Having talked about my favorite combination of web frameworks – Angular for the frontend and Django there’s still one more thing I want to cover on the web framework side: Flask. For “serious” web development, Django has been my default choice, but I did end up with several Flask applications. In some cases, I already had a database layer written in SQLAlchemy, so porting that to Django would have only taken time and using Flask meant I could use it with no changes.
Flask is a “micro” framework and excels in those “I really need to get something running right now” cases, more so if you’re working with others who may not be familiar with Django, as Flask literally allows you to get up to speed with a single file. It also comes with very extensive documentation that covers plenty of “real-world” problems that you might run into.

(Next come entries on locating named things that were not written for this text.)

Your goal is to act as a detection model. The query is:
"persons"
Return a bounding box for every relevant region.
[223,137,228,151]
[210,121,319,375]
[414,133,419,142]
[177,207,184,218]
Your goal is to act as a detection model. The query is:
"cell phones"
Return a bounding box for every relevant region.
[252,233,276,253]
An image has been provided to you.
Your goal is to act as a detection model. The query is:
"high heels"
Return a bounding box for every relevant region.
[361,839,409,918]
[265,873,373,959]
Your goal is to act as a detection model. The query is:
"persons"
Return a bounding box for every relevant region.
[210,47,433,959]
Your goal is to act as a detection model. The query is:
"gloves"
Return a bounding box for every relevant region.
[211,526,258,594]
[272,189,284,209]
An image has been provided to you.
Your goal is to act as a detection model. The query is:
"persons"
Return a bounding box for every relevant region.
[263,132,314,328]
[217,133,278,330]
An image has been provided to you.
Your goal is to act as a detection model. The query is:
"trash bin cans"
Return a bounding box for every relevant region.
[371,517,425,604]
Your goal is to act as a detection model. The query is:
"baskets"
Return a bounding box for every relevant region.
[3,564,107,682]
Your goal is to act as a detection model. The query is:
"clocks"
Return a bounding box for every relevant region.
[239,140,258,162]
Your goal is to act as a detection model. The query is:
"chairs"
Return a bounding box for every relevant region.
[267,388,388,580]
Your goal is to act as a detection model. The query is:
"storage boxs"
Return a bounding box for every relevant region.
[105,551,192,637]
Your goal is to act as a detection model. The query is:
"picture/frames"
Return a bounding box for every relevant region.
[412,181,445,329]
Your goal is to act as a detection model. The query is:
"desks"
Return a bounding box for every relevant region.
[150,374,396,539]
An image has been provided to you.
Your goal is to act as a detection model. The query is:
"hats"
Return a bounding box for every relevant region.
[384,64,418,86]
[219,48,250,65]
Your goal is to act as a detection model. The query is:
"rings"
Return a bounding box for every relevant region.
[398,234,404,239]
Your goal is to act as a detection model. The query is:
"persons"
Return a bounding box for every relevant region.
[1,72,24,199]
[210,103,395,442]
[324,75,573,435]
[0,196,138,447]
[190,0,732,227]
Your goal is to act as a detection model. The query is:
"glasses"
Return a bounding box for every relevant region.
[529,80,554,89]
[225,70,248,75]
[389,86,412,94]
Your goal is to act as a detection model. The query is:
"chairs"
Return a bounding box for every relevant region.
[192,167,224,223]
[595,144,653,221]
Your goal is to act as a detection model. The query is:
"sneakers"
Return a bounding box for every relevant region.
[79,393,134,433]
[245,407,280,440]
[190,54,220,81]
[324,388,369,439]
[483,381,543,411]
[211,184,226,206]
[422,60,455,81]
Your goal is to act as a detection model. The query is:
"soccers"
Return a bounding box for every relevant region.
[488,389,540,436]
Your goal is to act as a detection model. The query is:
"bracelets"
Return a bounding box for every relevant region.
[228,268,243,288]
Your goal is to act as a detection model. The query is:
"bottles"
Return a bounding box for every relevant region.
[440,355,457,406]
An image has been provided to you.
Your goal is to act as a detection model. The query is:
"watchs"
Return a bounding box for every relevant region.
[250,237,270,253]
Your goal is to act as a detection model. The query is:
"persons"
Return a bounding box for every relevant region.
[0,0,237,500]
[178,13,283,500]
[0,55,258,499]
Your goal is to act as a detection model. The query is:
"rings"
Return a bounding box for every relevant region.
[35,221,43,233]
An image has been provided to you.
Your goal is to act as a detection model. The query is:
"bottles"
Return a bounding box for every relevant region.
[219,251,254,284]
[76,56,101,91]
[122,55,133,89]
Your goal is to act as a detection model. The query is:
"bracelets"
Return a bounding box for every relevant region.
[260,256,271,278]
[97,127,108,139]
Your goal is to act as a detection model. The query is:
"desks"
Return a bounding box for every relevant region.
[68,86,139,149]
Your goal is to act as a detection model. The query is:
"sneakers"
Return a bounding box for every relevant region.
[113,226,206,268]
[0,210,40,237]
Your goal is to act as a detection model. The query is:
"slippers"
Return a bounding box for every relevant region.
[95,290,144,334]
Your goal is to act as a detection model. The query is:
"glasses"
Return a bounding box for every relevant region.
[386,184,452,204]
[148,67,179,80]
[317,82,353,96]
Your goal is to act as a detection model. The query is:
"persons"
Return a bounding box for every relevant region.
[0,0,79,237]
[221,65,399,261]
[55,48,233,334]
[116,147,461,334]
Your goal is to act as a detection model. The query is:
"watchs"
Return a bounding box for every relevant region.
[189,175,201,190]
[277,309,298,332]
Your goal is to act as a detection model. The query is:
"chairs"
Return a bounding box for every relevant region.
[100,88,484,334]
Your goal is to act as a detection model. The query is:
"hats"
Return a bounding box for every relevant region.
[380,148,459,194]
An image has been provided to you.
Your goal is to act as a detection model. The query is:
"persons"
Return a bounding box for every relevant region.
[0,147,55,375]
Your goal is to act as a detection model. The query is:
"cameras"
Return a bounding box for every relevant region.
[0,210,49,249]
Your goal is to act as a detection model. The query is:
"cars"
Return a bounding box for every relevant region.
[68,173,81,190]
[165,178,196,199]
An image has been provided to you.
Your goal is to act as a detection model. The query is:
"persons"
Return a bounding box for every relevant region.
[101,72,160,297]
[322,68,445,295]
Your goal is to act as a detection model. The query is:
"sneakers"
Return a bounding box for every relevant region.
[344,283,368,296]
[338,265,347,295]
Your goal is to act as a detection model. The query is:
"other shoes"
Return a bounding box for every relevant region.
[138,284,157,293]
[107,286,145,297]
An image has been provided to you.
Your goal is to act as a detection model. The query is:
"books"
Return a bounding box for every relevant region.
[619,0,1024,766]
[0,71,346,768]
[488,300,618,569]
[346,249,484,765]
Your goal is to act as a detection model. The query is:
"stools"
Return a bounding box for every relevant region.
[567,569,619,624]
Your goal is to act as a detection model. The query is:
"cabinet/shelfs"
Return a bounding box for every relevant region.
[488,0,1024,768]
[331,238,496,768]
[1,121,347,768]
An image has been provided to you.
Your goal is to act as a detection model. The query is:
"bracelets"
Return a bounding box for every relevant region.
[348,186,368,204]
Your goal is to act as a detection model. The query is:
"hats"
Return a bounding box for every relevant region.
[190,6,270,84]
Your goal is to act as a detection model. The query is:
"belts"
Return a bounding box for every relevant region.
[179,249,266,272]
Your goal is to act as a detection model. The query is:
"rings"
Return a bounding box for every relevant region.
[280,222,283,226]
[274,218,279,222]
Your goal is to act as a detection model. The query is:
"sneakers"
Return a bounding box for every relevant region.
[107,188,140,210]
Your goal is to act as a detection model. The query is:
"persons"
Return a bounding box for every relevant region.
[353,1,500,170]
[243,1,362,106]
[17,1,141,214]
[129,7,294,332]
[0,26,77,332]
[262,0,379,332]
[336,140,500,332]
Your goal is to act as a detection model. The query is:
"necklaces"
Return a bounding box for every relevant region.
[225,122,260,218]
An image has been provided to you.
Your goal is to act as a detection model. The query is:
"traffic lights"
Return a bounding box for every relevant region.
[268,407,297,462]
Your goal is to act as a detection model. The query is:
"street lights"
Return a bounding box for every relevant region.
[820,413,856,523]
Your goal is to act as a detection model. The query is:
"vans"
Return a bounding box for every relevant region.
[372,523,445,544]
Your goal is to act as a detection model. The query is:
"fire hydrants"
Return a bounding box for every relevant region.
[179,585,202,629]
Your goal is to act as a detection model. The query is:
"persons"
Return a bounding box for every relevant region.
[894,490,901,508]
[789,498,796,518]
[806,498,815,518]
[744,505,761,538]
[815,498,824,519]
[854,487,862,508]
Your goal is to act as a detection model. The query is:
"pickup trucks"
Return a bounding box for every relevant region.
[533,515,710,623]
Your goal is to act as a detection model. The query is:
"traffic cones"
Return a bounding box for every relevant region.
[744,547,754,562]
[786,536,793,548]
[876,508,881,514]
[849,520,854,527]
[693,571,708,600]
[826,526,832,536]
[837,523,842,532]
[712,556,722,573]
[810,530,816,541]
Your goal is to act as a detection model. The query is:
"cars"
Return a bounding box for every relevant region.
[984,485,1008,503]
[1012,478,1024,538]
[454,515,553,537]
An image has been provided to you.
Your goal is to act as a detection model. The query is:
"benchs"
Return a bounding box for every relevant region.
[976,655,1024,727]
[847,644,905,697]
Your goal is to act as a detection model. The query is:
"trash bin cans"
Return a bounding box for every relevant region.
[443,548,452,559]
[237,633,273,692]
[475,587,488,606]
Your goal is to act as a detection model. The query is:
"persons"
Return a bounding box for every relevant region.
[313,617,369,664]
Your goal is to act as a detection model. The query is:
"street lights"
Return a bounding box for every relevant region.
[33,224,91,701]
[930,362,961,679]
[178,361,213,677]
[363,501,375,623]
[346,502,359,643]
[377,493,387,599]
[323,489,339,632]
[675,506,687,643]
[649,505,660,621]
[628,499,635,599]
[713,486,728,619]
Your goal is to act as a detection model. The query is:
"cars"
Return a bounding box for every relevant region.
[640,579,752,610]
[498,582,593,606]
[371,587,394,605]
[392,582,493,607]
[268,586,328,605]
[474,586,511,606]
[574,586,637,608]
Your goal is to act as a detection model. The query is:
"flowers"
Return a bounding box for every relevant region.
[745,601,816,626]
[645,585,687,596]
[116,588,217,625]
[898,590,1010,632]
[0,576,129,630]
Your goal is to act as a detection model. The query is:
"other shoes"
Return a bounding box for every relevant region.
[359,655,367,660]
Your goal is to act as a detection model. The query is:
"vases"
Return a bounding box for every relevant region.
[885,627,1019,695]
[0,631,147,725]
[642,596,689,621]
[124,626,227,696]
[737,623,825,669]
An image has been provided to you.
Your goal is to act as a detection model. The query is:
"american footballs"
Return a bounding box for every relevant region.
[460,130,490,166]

In my experience, Flask also excels at being highly modular yet never feeling like a set of disjoint pieces. I had one case where I started with Flask and had to grow the application relatively quickly by adding a proper ORM, integrate with a task queue, and replace the HTML templates with a REST interface that was driven from an Angular SPA. Even though that resulted in significant changes to the application, I never ran into issues with not being able to make a change because components would stop working or something. This ability to scale is welcome if you’re just starting out and you don’t know very well where you’re going. The REST API in particular was interesting – I had to change all page templates to produce JSON, and this was something that I did right within Flask. If you’re occasionally writing some web tool, and you want to get something up and running within an hour, do give Flask a try!